Abstract

The article was written on the basis of the so-called Warsaw-Kholm archives of Ivan Ohiienko – a well-known Ukrainian statesman, religious figure, and scientist, professor at the University of Warsaw in 1925–1932 – which were found in the archive of Polish Institute of National Remembrance in Warsaw and studied by the author. The documents were still considered lost during the Warsaw Uprising of 1944. The reasons for dispersing and the ways of moving this archive collection are clarified, the facts about the preservation of a part of the documents and the way they got after the war to the archive of the Ministry of Internal Affairs of Poland, and later to the archive of Polish Institute of National Remembrance in Warsaw, are presented here for the first time.

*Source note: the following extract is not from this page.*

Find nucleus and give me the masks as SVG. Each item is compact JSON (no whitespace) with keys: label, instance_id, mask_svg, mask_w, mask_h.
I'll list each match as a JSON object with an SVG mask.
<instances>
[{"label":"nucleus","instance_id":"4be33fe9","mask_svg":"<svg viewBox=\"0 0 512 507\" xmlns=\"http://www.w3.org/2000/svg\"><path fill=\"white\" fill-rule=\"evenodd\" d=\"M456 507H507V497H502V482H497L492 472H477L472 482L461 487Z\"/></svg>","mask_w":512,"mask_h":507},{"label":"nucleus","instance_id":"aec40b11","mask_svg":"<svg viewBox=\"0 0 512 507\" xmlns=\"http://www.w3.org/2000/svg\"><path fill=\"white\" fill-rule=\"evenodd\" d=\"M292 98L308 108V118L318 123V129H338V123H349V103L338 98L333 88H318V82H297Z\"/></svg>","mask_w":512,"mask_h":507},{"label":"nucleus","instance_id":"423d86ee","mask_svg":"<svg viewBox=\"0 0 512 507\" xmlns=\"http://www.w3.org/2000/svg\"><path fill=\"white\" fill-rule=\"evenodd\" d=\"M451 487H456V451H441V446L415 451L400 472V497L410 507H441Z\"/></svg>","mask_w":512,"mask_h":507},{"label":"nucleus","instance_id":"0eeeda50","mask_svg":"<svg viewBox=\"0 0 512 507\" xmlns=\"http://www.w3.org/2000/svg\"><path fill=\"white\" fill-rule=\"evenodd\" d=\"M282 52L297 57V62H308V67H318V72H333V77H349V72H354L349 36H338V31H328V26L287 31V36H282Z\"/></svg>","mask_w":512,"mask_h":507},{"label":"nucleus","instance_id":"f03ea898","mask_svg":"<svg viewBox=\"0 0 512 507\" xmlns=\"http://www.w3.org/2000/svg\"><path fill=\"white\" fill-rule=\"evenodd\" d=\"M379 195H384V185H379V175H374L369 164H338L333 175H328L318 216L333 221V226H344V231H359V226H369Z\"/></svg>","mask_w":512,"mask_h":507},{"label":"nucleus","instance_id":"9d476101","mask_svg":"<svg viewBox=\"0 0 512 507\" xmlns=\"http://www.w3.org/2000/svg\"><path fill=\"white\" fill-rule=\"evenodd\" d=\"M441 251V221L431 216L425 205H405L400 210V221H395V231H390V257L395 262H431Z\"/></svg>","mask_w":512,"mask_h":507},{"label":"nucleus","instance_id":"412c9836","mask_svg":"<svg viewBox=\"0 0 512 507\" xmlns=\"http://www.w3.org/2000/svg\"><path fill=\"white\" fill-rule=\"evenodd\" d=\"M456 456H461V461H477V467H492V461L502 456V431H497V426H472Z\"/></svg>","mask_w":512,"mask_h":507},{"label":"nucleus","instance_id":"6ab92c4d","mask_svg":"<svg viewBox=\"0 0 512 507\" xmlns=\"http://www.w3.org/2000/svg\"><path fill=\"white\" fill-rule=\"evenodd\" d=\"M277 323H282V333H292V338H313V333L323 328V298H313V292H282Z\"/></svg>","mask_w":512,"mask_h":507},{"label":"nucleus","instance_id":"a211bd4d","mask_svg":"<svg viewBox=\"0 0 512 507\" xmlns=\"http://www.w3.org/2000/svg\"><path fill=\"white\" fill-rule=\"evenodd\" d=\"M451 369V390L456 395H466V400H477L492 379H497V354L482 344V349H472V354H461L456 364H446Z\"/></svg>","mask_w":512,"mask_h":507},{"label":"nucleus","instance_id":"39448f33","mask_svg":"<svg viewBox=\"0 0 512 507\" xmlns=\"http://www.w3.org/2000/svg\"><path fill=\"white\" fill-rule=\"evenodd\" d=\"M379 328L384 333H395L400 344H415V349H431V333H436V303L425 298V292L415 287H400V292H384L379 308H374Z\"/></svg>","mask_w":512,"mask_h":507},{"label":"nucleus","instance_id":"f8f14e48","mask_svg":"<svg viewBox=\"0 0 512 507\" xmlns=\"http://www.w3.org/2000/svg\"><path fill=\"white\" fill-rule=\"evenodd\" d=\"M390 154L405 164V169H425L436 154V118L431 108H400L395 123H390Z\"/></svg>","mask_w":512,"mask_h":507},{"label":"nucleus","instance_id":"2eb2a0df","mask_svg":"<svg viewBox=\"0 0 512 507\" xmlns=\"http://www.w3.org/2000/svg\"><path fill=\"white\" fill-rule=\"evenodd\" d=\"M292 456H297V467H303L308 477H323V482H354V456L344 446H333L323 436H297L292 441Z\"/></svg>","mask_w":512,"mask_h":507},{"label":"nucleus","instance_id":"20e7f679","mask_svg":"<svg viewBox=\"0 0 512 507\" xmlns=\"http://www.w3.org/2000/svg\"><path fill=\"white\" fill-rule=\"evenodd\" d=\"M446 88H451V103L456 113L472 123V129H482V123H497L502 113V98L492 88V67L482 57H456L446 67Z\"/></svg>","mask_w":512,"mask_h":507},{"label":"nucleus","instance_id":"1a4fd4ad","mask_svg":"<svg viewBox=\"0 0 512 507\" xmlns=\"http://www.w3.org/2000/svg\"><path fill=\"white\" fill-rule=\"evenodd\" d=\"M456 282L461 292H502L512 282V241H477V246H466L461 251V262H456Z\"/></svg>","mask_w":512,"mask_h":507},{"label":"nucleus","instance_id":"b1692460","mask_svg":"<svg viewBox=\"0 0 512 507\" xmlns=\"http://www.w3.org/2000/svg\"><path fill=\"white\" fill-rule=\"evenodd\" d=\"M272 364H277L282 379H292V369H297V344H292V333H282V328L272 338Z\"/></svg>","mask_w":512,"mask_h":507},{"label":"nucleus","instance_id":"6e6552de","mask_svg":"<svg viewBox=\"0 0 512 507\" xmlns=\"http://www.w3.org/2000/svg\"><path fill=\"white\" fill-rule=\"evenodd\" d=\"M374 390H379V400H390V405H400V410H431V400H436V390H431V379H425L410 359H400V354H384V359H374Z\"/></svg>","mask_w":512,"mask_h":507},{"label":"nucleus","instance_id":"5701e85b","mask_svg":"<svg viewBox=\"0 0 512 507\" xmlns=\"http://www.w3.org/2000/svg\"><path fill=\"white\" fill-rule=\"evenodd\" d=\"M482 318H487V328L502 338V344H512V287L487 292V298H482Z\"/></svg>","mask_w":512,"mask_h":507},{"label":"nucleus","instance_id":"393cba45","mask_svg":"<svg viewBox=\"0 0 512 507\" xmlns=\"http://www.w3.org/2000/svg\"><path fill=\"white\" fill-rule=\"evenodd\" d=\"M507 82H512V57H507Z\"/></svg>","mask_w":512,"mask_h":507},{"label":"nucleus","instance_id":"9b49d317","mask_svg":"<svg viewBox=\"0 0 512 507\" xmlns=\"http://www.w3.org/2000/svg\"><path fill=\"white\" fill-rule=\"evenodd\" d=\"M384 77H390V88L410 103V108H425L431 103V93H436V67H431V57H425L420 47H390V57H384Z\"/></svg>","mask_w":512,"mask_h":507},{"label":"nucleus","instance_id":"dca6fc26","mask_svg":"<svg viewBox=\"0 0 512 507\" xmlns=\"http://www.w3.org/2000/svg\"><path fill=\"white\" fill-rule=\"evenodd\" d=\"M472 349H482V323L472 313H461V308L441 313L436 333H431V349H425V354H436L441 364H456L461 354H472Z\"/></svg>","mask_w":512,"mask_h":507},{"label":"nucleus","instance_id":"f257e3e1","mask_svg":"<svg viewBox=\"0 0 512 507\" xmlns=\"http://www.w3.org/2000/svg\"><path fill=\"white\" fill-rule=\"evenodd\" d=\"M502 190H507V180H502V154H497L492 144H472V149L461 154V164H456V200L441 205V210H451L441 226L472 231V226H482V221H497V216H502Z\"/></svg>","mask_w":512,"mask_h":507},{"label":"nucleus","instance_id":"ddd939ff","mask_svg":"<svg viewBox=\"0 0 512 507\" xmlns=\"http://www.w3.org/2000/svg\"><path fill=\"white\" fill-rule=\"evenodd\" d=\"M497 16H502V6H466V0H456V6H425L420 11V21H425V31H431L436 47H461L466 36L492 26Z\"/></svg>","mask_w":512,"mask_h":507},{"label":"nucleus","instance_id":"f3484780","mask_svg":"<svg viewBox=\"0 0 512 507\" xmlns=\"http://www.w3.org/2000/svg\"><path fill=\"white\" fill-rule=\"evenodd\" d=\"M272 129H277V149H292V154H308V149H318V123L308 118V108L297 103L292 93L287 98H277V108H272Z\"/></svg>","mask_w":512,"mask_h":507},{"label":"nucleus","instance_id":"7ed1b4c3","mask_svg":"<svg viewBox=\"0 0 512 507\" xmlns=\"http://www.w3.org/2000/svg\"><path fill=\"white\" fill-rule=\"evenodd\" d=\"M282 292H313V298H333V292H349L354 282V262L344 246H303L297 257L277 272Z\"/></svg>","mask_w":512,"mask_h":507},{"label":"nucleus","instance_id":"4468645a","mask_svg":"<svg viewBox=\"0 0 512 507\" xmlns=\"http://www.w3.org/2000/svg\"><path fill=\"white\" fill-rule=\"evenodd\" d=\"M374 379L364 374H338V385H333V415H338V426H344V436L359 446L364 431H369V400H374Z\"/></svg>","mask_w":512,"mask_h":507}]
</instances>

The characteristics of the archive are presented in terms of the volumes, personalities, and public institutions with which the creator of the archive corresponded. The multifaceted issues of the correspondence are considered against the background of the philosophy of being an individual in the context of emigration. The activities of Ohiienko in the complex reality of emigration are analysed in several aspects: the struggle for physical survival, civil and professional assertion, and the thirst for fulfilment of his duties before he was forced to abandon the Motherland because of political reasons. The conclusions emphasise the need to resolve the issue regarding the copying of the discovered archival documents at the intergovernmental level, scientific study of them, and their first publication in Ukraine.